Parcel and logistics giant UPS Inc. has ordered eight new 767 Freighter planes from Boeing, increasing its fleet of that cargo jet design to 108 airplanes, the airplane builder said Monday.
The deal comes as global air cargo revenue for 2021 has more than doubled from its level in pre-pandemic 2019 in response to demand from far-flung supply chains and expanding e-commerce, Boeing said.
According to Boeing's 2022 Commercial Market Outlook forecast, carriers will require 2,795 more dedicated freighters over the next 20 years, including 940 new widebodies, 555 widebody converted freighters, and 1,300 standard body conversions. The global freighter fleet will grow to 3,610 airplanes by 2041, up from 2,250 today.
Terms of the purchase were not released, but UPS said it would begin taking delivery of these new airplanes in 2025, with an additional 767-300 Boeing Converted Freighter (BCF) entering service in late 2023. This purchase builds on UPS's order in 2021 for 19 of the 767 Freighter models.
The 767 Freight airplane is based on the 767-300ER (Extended Range) passenger jet, fitted to carry up to 52.4 tons of revenue cargo with intercontinental range, serving as a platform for long-haul, regional, and feeder markets. UPS was the launch customer for the original 767 Freighter in 1995.

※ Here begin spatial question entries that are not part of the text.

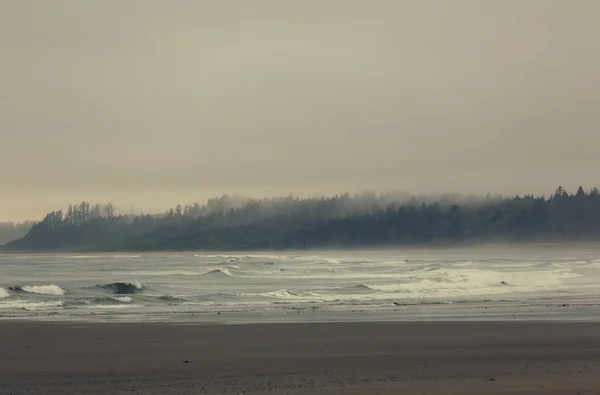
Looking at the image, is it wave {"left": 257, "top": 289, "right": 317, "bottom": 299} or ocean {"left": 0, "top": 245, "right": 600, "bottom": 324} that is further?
wave {"left": 257, "top": 289, "right": 317, "bottom": 299}

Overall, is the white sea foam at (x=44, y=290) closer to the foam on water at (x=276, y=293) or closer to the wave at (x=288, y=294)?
the foam on water at (x=276, y=293)

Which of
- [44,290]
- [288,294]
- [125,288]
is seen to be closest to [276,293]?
[288,294]

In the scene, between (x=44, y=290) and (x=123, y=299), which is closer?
(x=123, y=299)
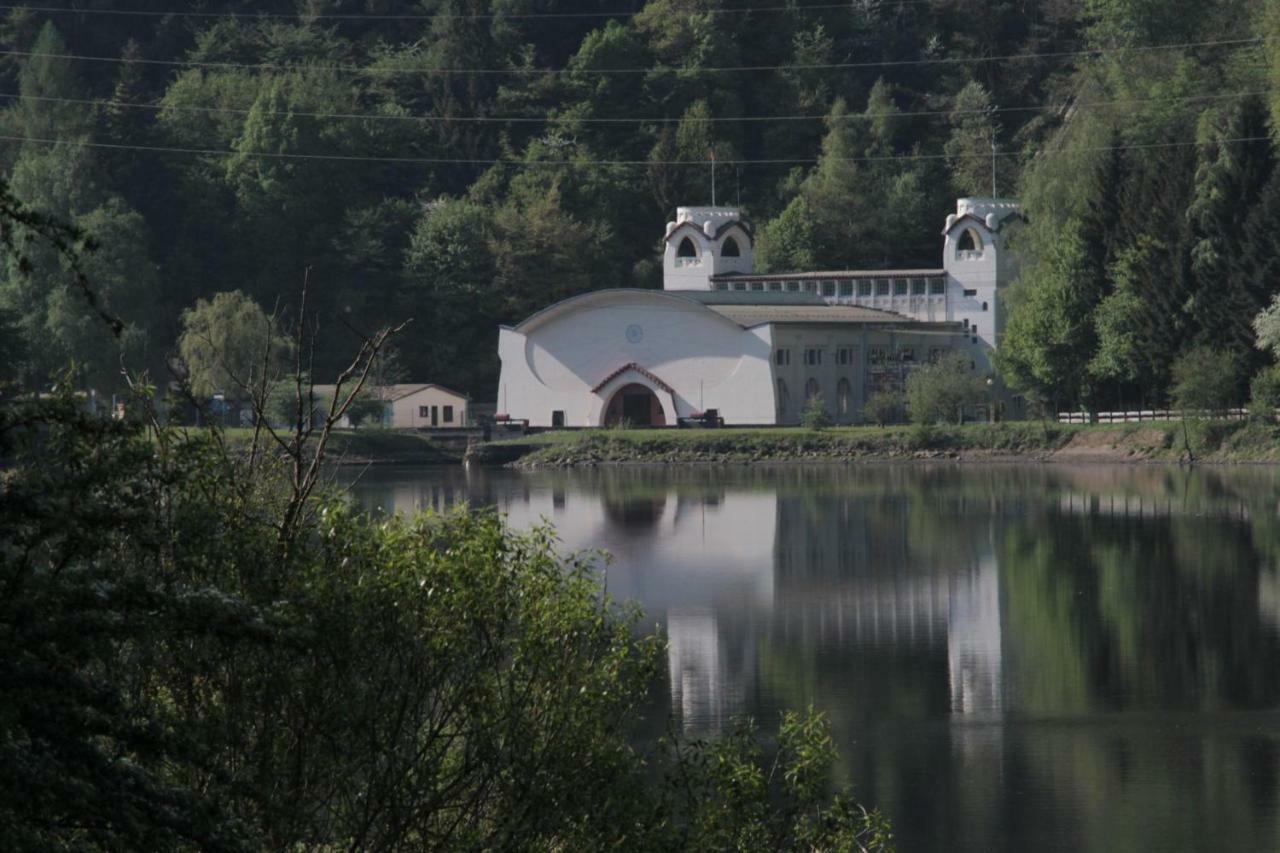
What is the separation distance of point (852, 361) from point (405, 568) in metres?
54.5

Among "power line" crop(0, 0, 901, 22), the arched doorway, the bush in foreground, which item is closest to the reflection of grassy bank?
the arched doorway

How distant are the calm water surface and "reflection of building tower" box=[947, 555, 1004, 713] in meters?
0.05

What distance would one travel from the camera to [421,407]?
67.2 m

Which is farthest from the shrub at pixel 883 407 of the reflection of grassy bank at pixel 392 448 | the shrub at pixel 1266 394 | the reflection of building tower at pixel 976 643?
the reflection of building tower at pixel 976 643

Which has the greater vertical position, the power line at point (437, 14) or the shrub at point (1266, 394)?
the power line at point (437, 14)

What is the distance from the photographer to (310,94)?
7931 cm

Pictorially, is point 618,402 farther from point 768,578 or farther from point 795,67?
point 768,578

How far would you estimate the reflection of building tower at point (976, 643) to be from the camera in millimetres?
20984

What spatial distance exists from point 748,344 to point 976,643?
39280mm

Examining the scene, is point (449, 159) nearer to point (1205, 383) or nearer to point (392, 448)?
point (392, 448)

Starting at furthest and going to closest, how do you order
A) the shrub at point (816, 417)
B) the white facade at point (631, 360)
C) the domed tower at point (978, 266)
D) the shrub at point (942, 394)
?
the domed tower at point (978, 266)
the white facade at point (631, 360)
the shrub at point (816, 417)
the shrub at point (942, 394)

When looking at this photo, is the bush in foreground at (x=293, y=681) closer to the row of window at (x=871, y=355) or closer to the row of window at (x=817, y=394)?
the row of window at (x=817, y=394)

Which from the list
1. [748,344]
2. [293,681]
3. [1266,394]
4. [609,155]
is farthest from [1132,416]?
[293,681]

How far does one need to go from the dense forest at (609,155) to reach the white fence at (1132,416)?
47cm
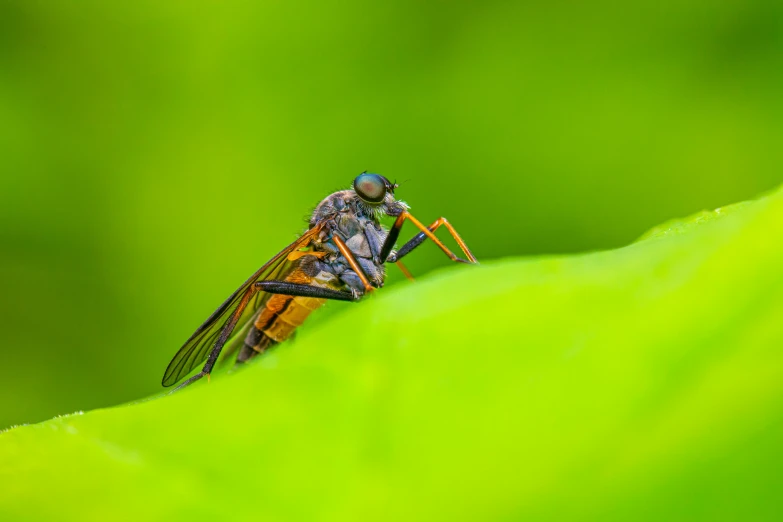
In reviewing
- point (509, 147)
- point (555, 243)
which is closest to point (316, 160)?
point (509, 147)

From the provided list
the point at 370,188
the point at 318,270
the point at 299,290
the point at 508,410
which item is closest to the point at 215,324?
the point at 299,290

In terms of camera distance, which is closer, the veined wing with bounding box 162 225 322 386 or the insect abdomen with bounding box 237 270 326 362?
the veined wing with bounding box 162 225 322 386

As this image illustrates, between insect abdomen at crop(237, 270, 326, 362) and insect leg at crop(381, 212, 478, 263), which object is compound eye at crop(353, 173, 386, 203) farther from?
insect abdomen at crop(237, 270, 326, 362)

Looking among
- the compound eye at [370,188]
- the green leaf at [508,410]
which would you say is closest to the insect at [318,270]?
the compound eye at [370,188]

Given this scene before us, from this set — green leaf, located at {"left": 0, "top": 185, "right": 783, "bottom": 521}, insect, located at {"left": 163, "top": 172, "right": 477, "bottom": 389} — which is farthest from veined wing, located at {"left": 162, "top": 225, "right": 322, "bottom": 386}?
green leaf, located at {"left": 0, "top": 185, "right": 783, "bottom": 521}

UPS’ order was also historically significant because it came exactly 50 years after Boeing first started building freighter planes. The manufacturer delivered the first widebody freighter, a 747-200, to Lufthansa in 1972. According to Boeing, that design featured a hinged nose door that could load huge objects, allowing shippers and freight forwarders to deliver more goods faster than shipping by sea or truck.